◆ **Exercise description**: Transcribe the entries word for word from their first line through the line containing "<instances>", including both of those lines. Leave the pictures out of your transcription.

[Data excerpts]
— Start —
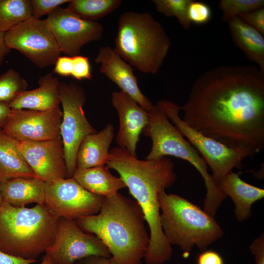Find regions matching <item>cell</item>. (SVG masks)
Segmentation results:
<instances>
[{"label": "cell", "instance_id": "6da1fadb", "mask_svg": "<svg viewBox=\"0 0 264 264\" xmlns=\"http://www.w3.org/2000/svg\"><path fill=\"white\" fill-rule=\"evenodd\" d=\"M181 110L191 128L253 156L264 146V73L255 66L212 68L195 80Z\"/></svg>", "mask_w": 264, "mask_h": 264}, {"label": "cell", "instance_id": "7a4b0ae2", "mask_svg": "<svg viewBox=\"0 0 264 264\" xmlns=\"http://www.w3.org/2000/svg\"><path fill=\"white\" fill-rule=\"evenodd\" d=\"M110 154L107 166L119 174L145 216L150 234L146 263L163 264L170 261L173 250L160 224L159 194L176 180L173 162L166 156L139 160L119 147Z\"/></svg>", "mask_w": 264, "mask_h": 264}, {"label": "cell", "instance_id": "3957f363", "mask_svg": "<svg viewBox=\"0 0 264 264\" xmlns=\"http://www.w3.org/2000/svg\"><path fill=\"white\" fill-rule=\"evenodd\" d=\"M84 231L100 239L111 264H141L150 242L145 216L139 204L119 192L104 198L99 212L75 220Z\"/></svg>", "mask_w": 264, "mask_h": 264}, {"label": "cell", "instance_id": "277c9868", "mask_svg": "<svg viewBox=\"0 0 264 264\" xmlns=\"http://www.w3.org/2000/svg\"><path fill=\"white\" fill-rule=\"evenodd\" d=\"M58 219L44 204L26 208L3 201L0 207V251L36 260L53 243Z\"/></svg>", "mask_w": 264, "mask_h": 264}, {"label": "cell", "instance_id": "5b68a950", "mask_svg": "<svg viewBox=\"0 0 264 264\" xmlns=\"http://www.w3.org/2000/svg\"><path fill=\"white\" fill-rule=\"evenodd\" d=\"M116 52L144 73H158L171 46L162 25L148 12L128 11L119 16L114 40Z\"/></svg>", "mask_w": 264, "mask_h": 264}, {"label": "cell", "instance_id": "8992f818", "mask_svg": "<svg viewBox=\"0 0 264 264\" xmlns=\"http://www.w3.org/2000/svg\"><path fill=\"white\" fill-rule=\"evenodd\" d=\"M159 207L160 224L167 240L187 256L195 246L206 250L223 235L215 218L178 195L161 191Z\"/></svg>", "mask_w": 264, "mask_h": 264}, {"label": "cell", "instance_id": "52a82bcc", "mask_svg": "<svg viewBox=\"0 0 264 264\" xmlns=\"http://www.w3.org/2000/svg\"><path fill=\"white\" fill-rule=\"evenodd\" d=\"M148 112V121L142 133L150 138L152 145L146 159L170 155L186 160L192 165L201 176L206 189L203 210L215 217L226 197L209 173L206 163L158 105H153Z\"/></svg>", "mask_w": 264, "mask_h": 264}, {"label": "cell", "instance_id": "ba28073f", "mask_svg": "<svg viewBox=\"0 0 264 264\" xmlns=\"http://www.w3.org/2000/svg\"><path fill=\"white\" fill-rule=\"evenodd\" d=\"M158 105L172 123L196 149L212 171V176L218 182L232 172L242 167V161L250 154L233 149L206 137L188 126L179 116L181 107L172 101L160 100Z\"/></svg>", "mask_w": 264, "mask_h": 264}, {"label": "cell", "instance_id": "9c48e42d", "mask_svg": "<svg viewBox=\"0 0 264 264\" xmlns=\"http://www.w3.org/2000/svg\"><path fill=\"white\" fill-rule=\"evenodd\" d=\"M59 91L63 108L60 134L68 177H72L76 169V155L81 143L85 137L96 131L88 120L83 110L86 101L84 88L74 83L60 82Z\"/></svg>", "mask_w": 264, "mask_h": 264}, {"label": "cell", "instance_id": "30bf717a", "mask_svg": "<svg viewBox=\"0 0 264 264\" xmlns=\"http://www.w3.org/2000/svg\"><path fill=\"white\" fill-rule=\"evenodd\" d=\"M5 43L41 68L54 65L61 52L44 20L31 17L5 33Z\"/></svg>", "mask_w": 264, "mask_h": 264}, {"label": "cell", "instance_id": "8fae6325", "mask_svg": "<svg viewBox=\"0 0 264 264\" xmlns=\"http://www.w3.org/2000/svg\"><path fill=\"white\" fill-rule=\"evenodd\" d=\"M104 198L86 190L73 177L45 183L44 205L58 219L76 220L95 215Z\"/></svg>", "mask_w": 264, "mask_h": 264}, {"label": "cell", "instance_id": "7c38bea8", "mask_svg": "<svg viewBox=\"0 0 264 264\" xmlns=\"http://www.w3.org/2000/svg\"><path fill=\"white\" fill-rule=\"evenodd\" d=\"M55 264H74L85 258L110 259V252L95 235L82 230L75 220L59 218L54 241L46 250Z\"/></svg>", "mask_w": 264, "mask_h": 264}, {"label": "cell", "instance_id": "4fadbf2b", "mask_svg": "<svg viewBox=\"0 0 264 264\" xmlns=\"http://www.w3.org/2000/svg\"><path fill=\"white\" fill-rule=\"evenodd\" d=\"M44 20L61 53L67 56L79 55L84 45L98 41L103 35L101 23L83 20L61 6L55 8Z\"/></svg>", "mask_w": 264, "mask_h": 264}, {"label": "cell", "instance_id": "5bb4252c", "mask_svg": "<svg viewBox=\"0 0 264 264\" xmlns=\"http://www.w3.org/2000/svg\"><path fill=\"white\" fill-rule=\"evenodd\" d=\"M62 117L59 106L47 111L11 109L2 130L20 142L61 139Z\"/></svg>", "mask_w": 264, "mask_h": 264}, {"label": "cell", "instance_id": "9a60e30c", "mask_svg": "<svg viewBox=\"0 0 264 264\" xmlns=\"http://www.w3.org/2000/svg\"><path fill=\"white\" fill-rule=\"evenodd\" d=\"M19 148L37 178L48 183L68 177L61 138L19 141Z\"/></svg>", "mask_w": 264, "mask_h": 264}, {"label": "cell", "instance_id": "2e32d148", "mask_svg": "<svg viewBox=\"0 0 264 264\" xmlns=\"http://www.w3.org/2000/svg\"><path fill=\"white\" fill-rule=\"evenodd\" d=\"M111 102L119 121L115 142L119 147L137 157V144L148 123V112L121 90L112 93Z\"/></svg>", "mask_w": 264, "mask_h": 264}, {"label": "cell", "instance_id": "e0dca14e", "mask_svg": "<svg viewBox=\"0 0 264 264\" xmlns=\"http://www.w3.org/2000/svg\"><path fill=\"white\" fill-rule=\"evenodd\" d=\"M94 61L100 65V73L117 85L121 91L147 111L151 109L153 104L140 90L132 66L114 48L109 46L100 47Z\"/></svg>", "mask_w": 264, "mask_h": 264}, {"label": "cell", "instance_id": "ac0fdd59", "mask_svg": "<svg viewBox=\"0 0 264 264\" xmlns=\"http://www.w3.org/2000/svg\"><path fill=\"white\" fill-rule=\"evenodd\" d=\"M60 81L53 73L49 72L38 80L39 87L35 89L24 90L8 103L11 109H23L47 111L61 104Z\"/></svg>", "mask_w": 264, "mask_h": 264}, {"label": "cell", "instance_id": "d6986e66", "mask_svg": "<svg viewBox=\"0 0 264 264\" xmlns=\"http://www.w3.org/2000/svg\"><path fill=\"white\" fill-rule=\"evenodd\" d=\"M217 184L223 194L232 199L235 207V216L239 222L250 218L253 204L264 197L263 189L245 182L239 174L233 171L219 180Z\"/></svg>", "mask_w": 264, "mask_h": 264}, {"label": "cell", "instance_id": "ffe728a7", "mask_svg": "<svg viewBox=\"0 0 264 264\" xmlns=\"http://www.w3.org/2000/svg\"><path fill=\"white\" fill-rule=\"evenodd\" d=\"M114 136V126L109 123L100 132L85 137L77 151L76 169L107 165L110 157V147Z\"/></svg>", "mask_w": 264, "mask_h": 264}, {"label": "cell", "instance_id": "44dd1931", "mask_svg": "<svg viewBox=\"0 0 264 264\" xmlns=\"http://www.w3.org/2000/svg\"><path fill=\"white\" fill-rule=\"evenodd\" d=\"M3 201L16 207L44 204L45 182L38 178L0 179Z\"/></svg>", "mask_w": 264, "mask_h": 264}, {"label": "cell", "instance_id": "7402d4cb", "mask_svg": "<svg viewBox=\"0 0 264 264\" xmlns=\"http://www.w3.org/2000/svg\"><path fill=\"white\" fill-rule=\"evenodd\" d=\"M227 22L235 45L264 73V35L239 17H235Z\"/></svg>", "mask_w": 264, "mask_h": 264}, {"label": "cell", "instance_id": "603a6c76", "mask_svg": "<svg viewBox=\"0 0 264 264\" xmlns=\"http://www.w3.org/2000/svg\"><path fill=\"white\" fill-rule=\"evenodd\" d=\"M72 177L88 192L104 198L126 188L122 179L114 176L107 165L76 169Z\"/></svg>", "mask_w": 264, "mask_h": 264}, {"label": "cell", "instance_id": "cb8c5ba5", "mask_svg": "<svg viewBox=\"0 0 264 264\" xmlns=\"http://www.w3.org/2000/svg\"><path fill=\"white\" fill-rule=\"evenodd\" d=\"M19 142L0 130V179L36 177L20 151Z\"/></svg>", "mask_w": 264, "mask_h": 264}, {"label": "cell", "instance_id": "d4e9b609", "mask_svg": "<svg viewBox=\"0 0 264 264\" xmlns=\"http://www.w3.org/2000/svg\"><path fill=\"white\" fill-rule=\"evenodd\" d=\"M121 0H70L66 8L79 18L96 22L118 9Z\"/></svg>", "mask_w": 264, "mask_h": 264}, {"label": "cell", "instance_id": "484cf974", "mask_svg": "<svg viewBox=\"0 0 264 264\" xmlns=\"http://www.w3.org/2000/svg\"><path fill=\"white\" fill-rule=\"evenodd\" d=\"M31 17V0H0V32L5 33Z\"/></svg>", "mask_w": 264, "mask_h": 264}, {"label": "cell", "instance_id": "4316f807", "mask_svg": "<svg viewBox=\"0 0 264 264\" xmlns=\"http://www.w3.org/2000/svg\"><path fill=\"white\" fill-rule=\"evenodd\" d=\"M27 87L26 81L19 73L9 68L0 76V103L8 104Z\"/></svg>", "mask_w": 264, "mask_h": 264}, {"label": "cell", "instance_id": "83f0119b", "mask_svg": "<svg viewBox=\"0 0 264 264\" xmlns=\"http://www.w3.org/2000/svg\"><path fill=\"white\" fill-rule=\"evenodd\" d=\"M192 0H153L156 10L166 17H175L184 29H188L192 23L187 16Z\"/></svg>", "mask_w": 264, "mask_h": 264}, {"label": "cell", "instance_id": "f1b7e54d", "mask_svg": "<svg viewBox=\"0 0 264 264\" xmlns=\"http://www.w3.org/2000/svg\"><path fill=\"white\" fill-rule=\"evenodd\" d=\"M263 7L264 0H220L218 3L222 12V20L226 22L241 14Z\"/></svg>", "mask_w": 264, "mask_h": 264}, {"label": "cell", "instance_id": "f546056e", "mask_svg": "<svg viewBox=\"0 0 264 264\" xmlns=\"http://www.w3.org/2000/svg\"><path fill=\"white\" fill-rule=\"evenodd\" d=\"M212 15L210 7L203 2L192 0L188 6L187 16L191 23L198 25L206 23Z\"/></svg>", "mask_w": 264, "mask_h": 264}, {"label": "cell", "instance_id": "4dcf8cb0", "mask_svg": "<svg viewBox=\"0 0 264 264\" xmlns=\"http://www.w3.org/2000/svg\"><path fill=\"white\" fill-rule=\"evenodd\" d=\"M70 0H31L32 17L40 20L41 17L48 15L61 5L68 3Z\"/></svg>", "mask_w": 264, "mask_h": 264}, {"label": "cell", "instance_id": "1f68e13d", "mask_svg": "<svg viewBox=\"0 0 264 264\" xmlns=\"http://www.w3.org/2000/svg\"><path fill=\"white\" fill-rule=\"evenodd\" d=\"M73 68L71 76L80 81L92 78L88 58L82 55L73 56Z\"/></svg>", "mask_w": 264, "mask_h": 264}, {"label": "cell", "instance_id": "d6a6232c", "mask_svg": "<svg viewBox=\"0 0 264 264\" xmlns=\"http://www.w3.org/2000/svg\"><path fill=\"white\" fill-rule=\"evenodd\" d=\"M238 17L264 35V7L241 14Z\"/></svg>", "mask_w": 264, "mask_h": 264}, {"label": "cell", "instance_id": "836d02e7", "mask_svg": "<svg viewBox=\"0 0 264 264\" xmlns=\"http://www.w3.org/2000/svg\"><path fill=\"white\" fill-rule=\"evenodd\" d=\"M54 66V73L62 76H71L73 68V57L60 56L57 59Z\"/></svg>", "mask_w": 264, "mask_h": 264}, {"label": "cell", "instance_id": "e575fe53", "mask_svg": "<svg viewBox=\"0 0 264 264\" xmlns=\"http://www.w3.org/2000/svg\"><path fill=\"white\" fill-rule=\"evenodd\" d=\"M251 253L255 256V264H264V234L252 242L250 246Z\"/></svg>", "mask_w": 264, "mask_h": 264}, {"label": "cell", "instance_id": "d590c367", "mask_svg": "<svg viewBox=\"0 0 264 264\" xmlns=\"http://www.w3.org/2000/svg\"><path fill=\"white\" fill-rule=\"evenodd\" d=\"M197 264H224V262L218 253L206 249L198 256Z\"/></svg>", "mask_w": 264, "mask_h": 264}, {"label": "cell", "instance_id": "8d00e7d4", "mask_svg": "<svg viewBox=\"0 0 264 264\" xmlns=\"http://www.w3.org/2000/svg\"><path fill=\"white\" fill-rule=\"evenodd\" d=\"M37 261L12 256L0 251V264H31Z\"/></svg>", "mask_w": 264, "mask_h": 264}, {"label": "cell", "instance_id": "74e56055", "mask_svg": "<svg viewBox=\"0 0 264 264\" xmlns=\"http://www.w3.org/2000/svg\"><path fill=\"white\" fill-rule=\"evenodd\" d=\"M74 264H111L109 259L101 256H92L76 262Z\"/></svg>", "mask_w": 264, "mask_h": 264}, {"label": "cell", "instance_id": "f35d334b", "mask_svg": "<svg viewBox=\"0 0 264 264\" xmlns=\"http://www.w3.org/2000/svg\"><path fill=\"white\" fill-rule=\"evenodd\" d=\"M11 111L8 104L0 103V130L3 129Z\"/></svg>", "mask_w": 264, "mask_h": 264}, {"label": "cell", "instance_id": "ab89813d", "mask_svg": "<svg viewBox=\"0 0 264 264\" xmlns=\"http://www.w3.org/2000/svg\"><path fill=\"white\" fill-rule=\"evenodd\" d=\"M4 35L5 33L0 32V66L2 65L6 55L11 50L5 44Z\"/></svg>", "mask_w": 264, "mask_h": 264}, {"label": "cell", "instance_id": "60d3db41", "mask_svg": "<svg viewBox=\"0 0 264 264\" xmlns=\"http://www.w3.org/2000/svg\"><path fill=\"white\" fill-rule=\"evenodd\" d=\"M40 264H55L51 258L46 253L42 258V262Z\"/></svg>", "mask_w": 264, "mask_h": 264}, {"label": "cell", "instance_id": "b9f144b4", "mask_svg": "<svg viewBox=\"0 0 264 264\" xmlns=\"http://www.w3.org/2000/svg\"><path fill=\"white\" fill-rule=\"evenodd\" d=\"M3 202V199L2 197L1 191V182L0 180V207Z\"/></svg>", "mask_w": 264, "mask_h": 264}]
</instances>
— End —
◆ **Exercise output**:
Find regions matching <item>cell</item>. (SVG masks)
Segmentation results:
<instances>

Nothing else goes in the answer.